Petitions challenging the Islamic practice of triple talaq and other Muslim personal laws will be heard by a five-judge Constitution bench of the Supreme Court May 11 onwards. The apex court referred the matter to the Constitution bench after rejecting Attorney General Mukul Rohatgi’s request that the petitions be heard before the summer vacations, ANI reported.

Rohatgi had argued that hearing this case during the court’s vacation – from May 11 to June 30 – would pose difficulties because the Constitution bench was due to hear two other cases then. Chief Justice JS Khehar dismissed his request saying the triple talaq debate was an “issue of grave importance”. “If we don’t come to a decision on it, the issue will be pending for years, and then don’t come blaming the judiciary,” he said, according to India Today.
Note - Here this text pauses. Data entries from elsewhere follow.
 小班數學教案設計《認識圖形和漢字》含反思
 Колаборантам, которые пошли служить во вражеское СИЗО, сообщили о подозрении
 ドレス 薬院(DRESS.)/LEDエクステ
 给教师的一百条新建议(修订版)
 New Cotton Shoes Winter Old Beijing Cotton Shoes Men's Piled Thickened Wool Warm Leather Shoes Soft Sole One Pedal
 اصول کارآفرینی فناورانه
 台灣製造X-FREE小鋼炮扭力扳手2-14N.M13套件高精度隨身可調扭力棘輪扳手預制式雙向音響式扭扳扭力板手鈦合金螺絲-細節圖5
On February 16, the Centre had submitted four questions seeking to determine the constitutional validity of the practice, as well as those of polygamy and nikah halala – all part of Muslim personal laws. “An important aspect of the issues projected is whether triple talaq is a fundamental trait of religion...If the answer to the question is affirmative, then the entire issue will have to be examined from a very different constitutional perspective,” the bench led by Chief Justice JS Khehar and justices NV Ramana and DY Chandrachud had observed.

Rohatgi had framed the questions to help the court decide whether such personal laws can be blamed for being discriminatory against Muslim women under the Constitution, which stands for equality for all citizens. The Centre had sought to know whether marriage, divorce and inheritance can be regulated under the Constitution’s Article 13 instead of civil codes. Article 13 looks into laws that are inconsistent with or in derogation of fundamental rights.
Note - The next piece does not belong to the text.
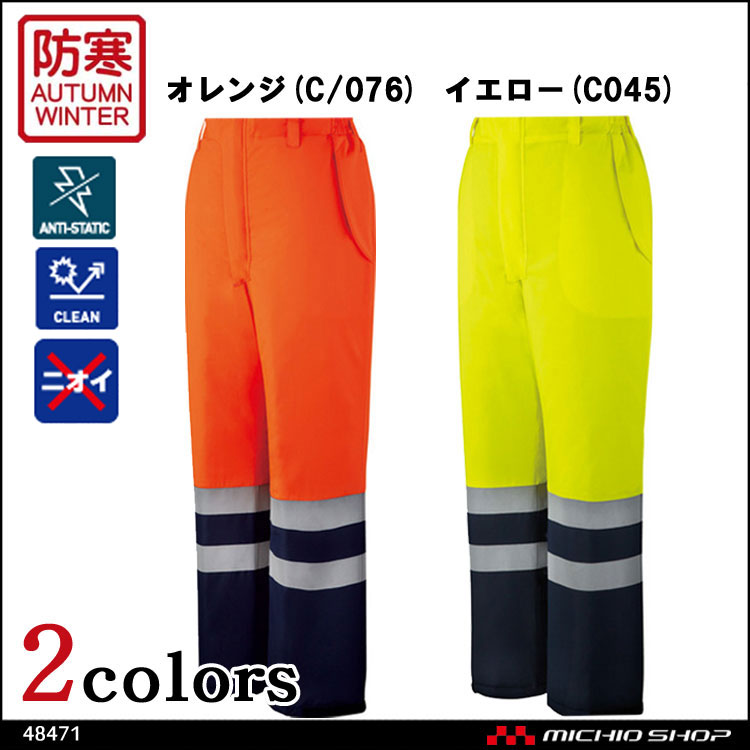 作業服 自重堂 高視認防水防寒パンツ 48471 秋冬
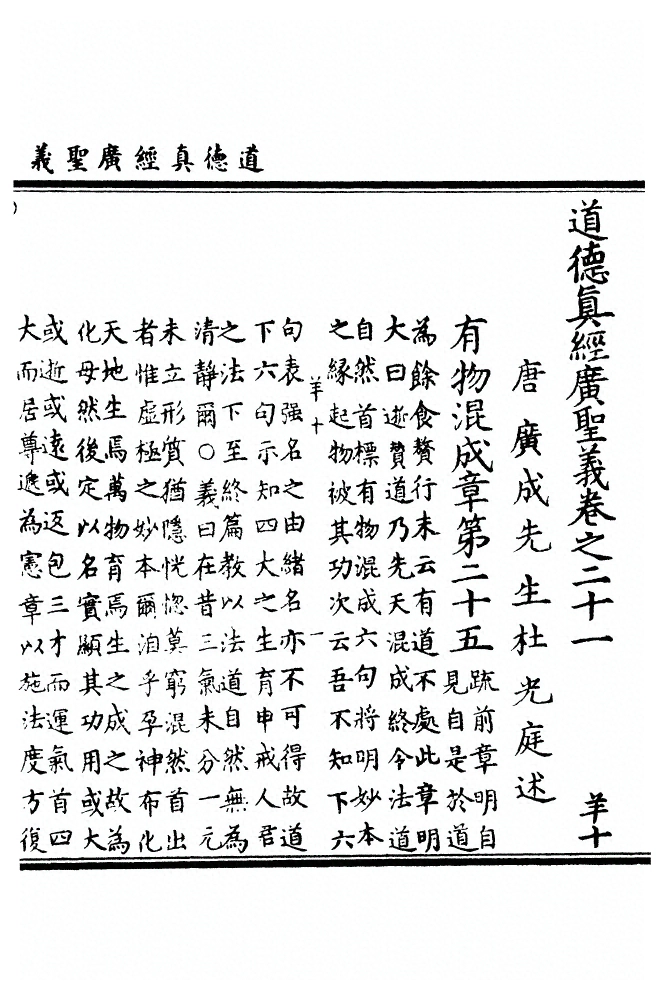 第 614 页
After the counsel for the Muslim Personal Law Board called for a detailed hearing on the subject, the bench had requested all parties to frame questions, list their opinions with reasoning and case laws and submit their filings to the attorney general by March 30. In written submissions to the court on Monday, the board had stressed that the practices did not discriminate against women and were protected by the Constitutional right to practice and propagate one’s religion. It had opposed the petitions challenging them in the Supreme Court.

The Supreme Court has been hearing a number of petitions related to the triple talaq debate. On February 14, the bench had refused to club hearings on the Uniform Civil Code with those on Muslim personal laws, saying they were two separate subjects. On October 7, the Centre had taken an official stand against triple talaq and polygamy, telling the top court that gender equality was non-negotiable.